* Exercise description
Reproduce exactly the line containing "Tony's Chocolonely Passie" and each line after it until the listing ends, leaving pictures out.

* Records provided
——————————

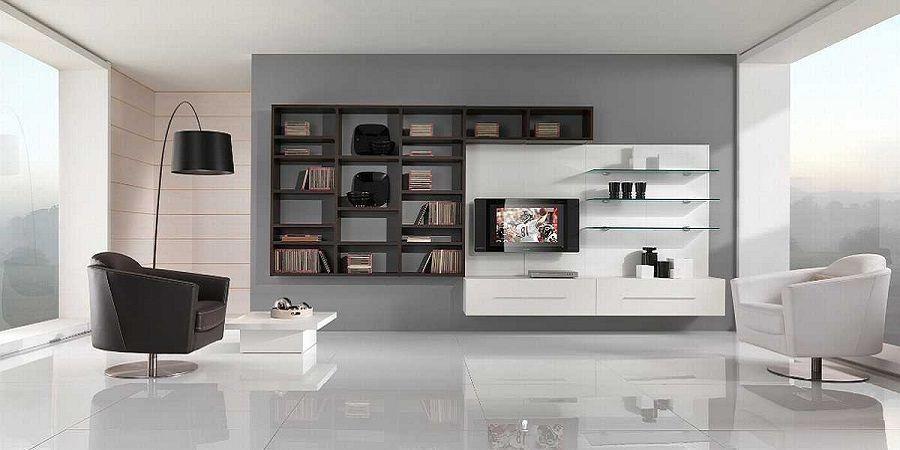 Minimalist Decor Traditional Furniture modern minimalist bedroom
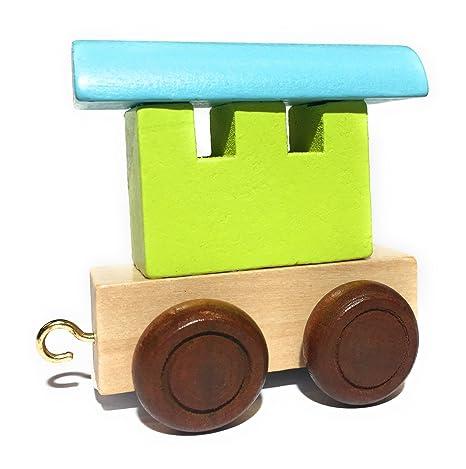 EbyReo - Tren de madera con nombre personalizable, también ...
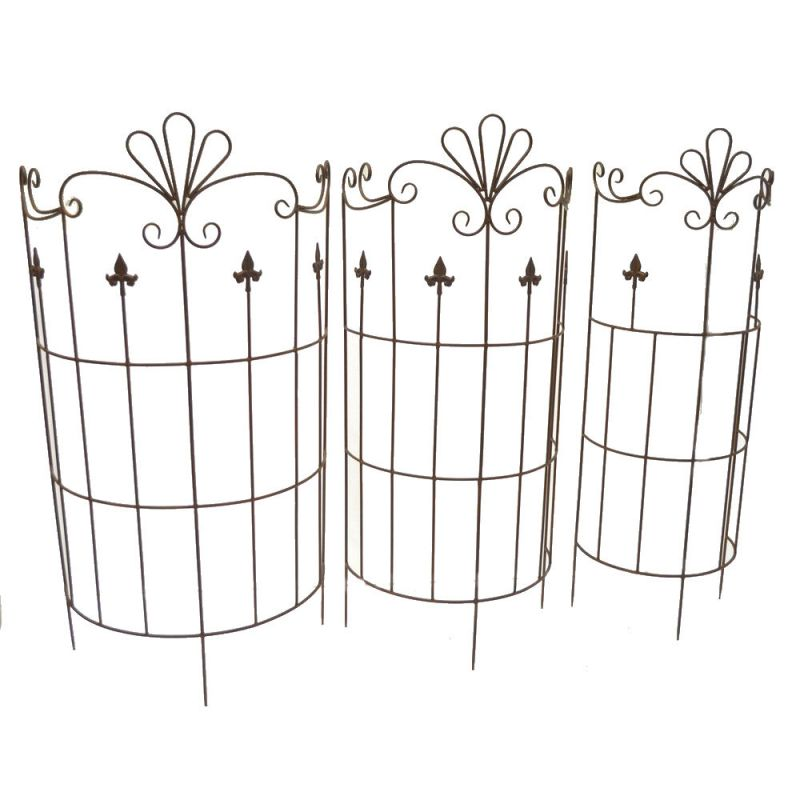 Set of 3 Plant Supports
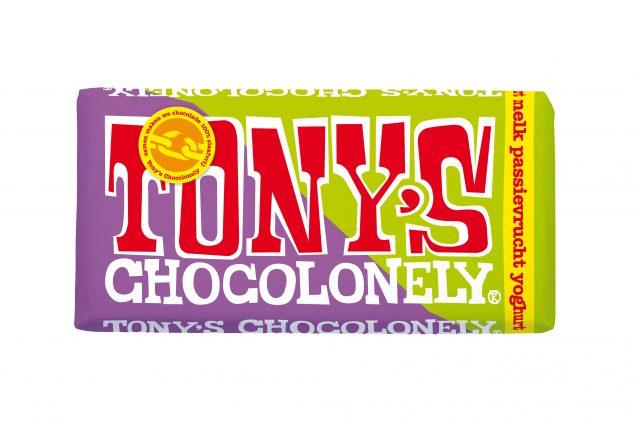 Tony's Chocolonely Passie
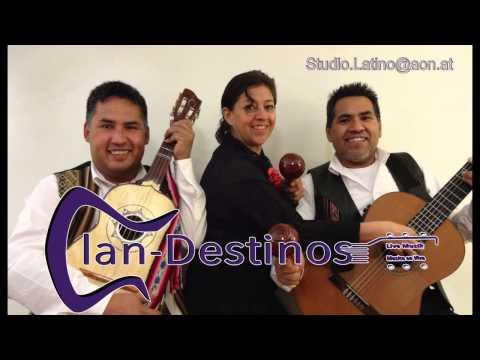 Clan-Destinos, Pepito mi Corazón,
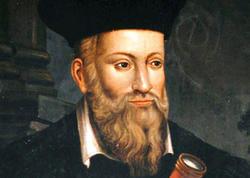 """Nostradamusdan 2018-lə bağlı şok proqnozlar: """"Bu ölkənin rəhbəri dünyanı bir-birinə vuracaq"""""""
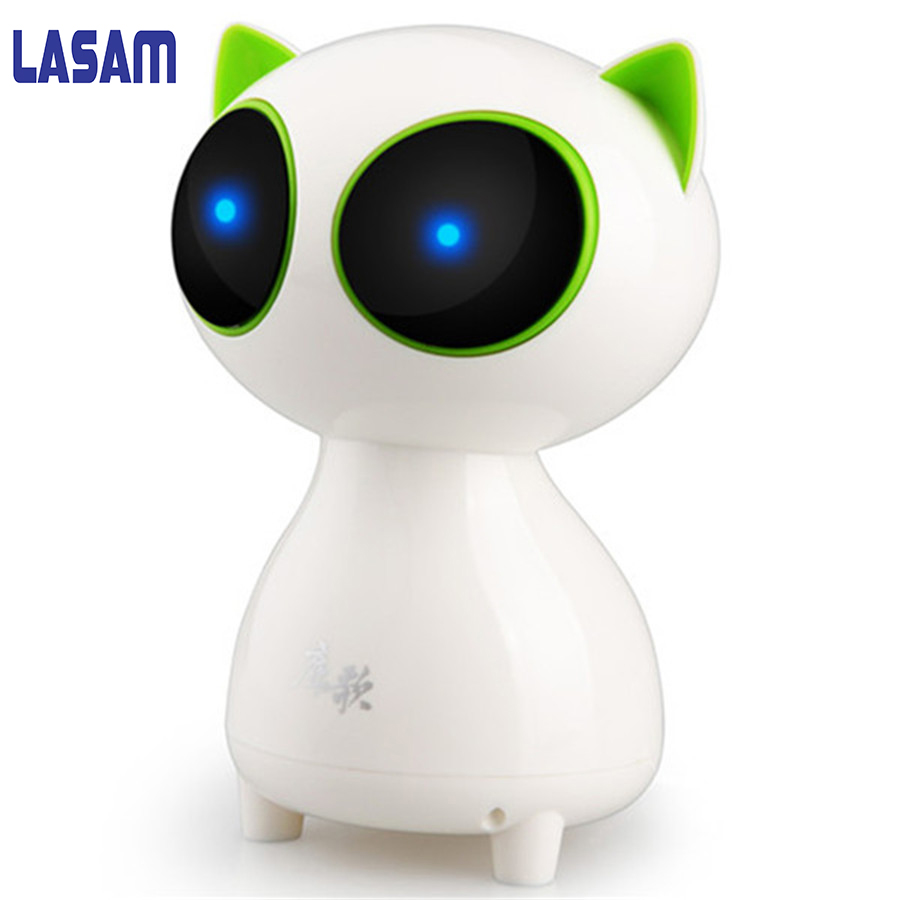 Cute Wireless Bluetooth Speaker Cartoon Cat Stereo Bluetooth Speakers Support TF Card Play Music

——————————

* Task output
 Tony's Chocolonely Passie
 Clan-Destinos, Pepito mi Corazón,
 """Nostradamusdan 2018-lə bağlı şok proqnozlar: """"Bu ölkənin rəhbəri dünyanı bir-birinə vuracaq"""""""
 Cute Wireless Bluetooth Speaker Cartoon Cat Stereo Bluetooth Speakers Support TF Card Play Music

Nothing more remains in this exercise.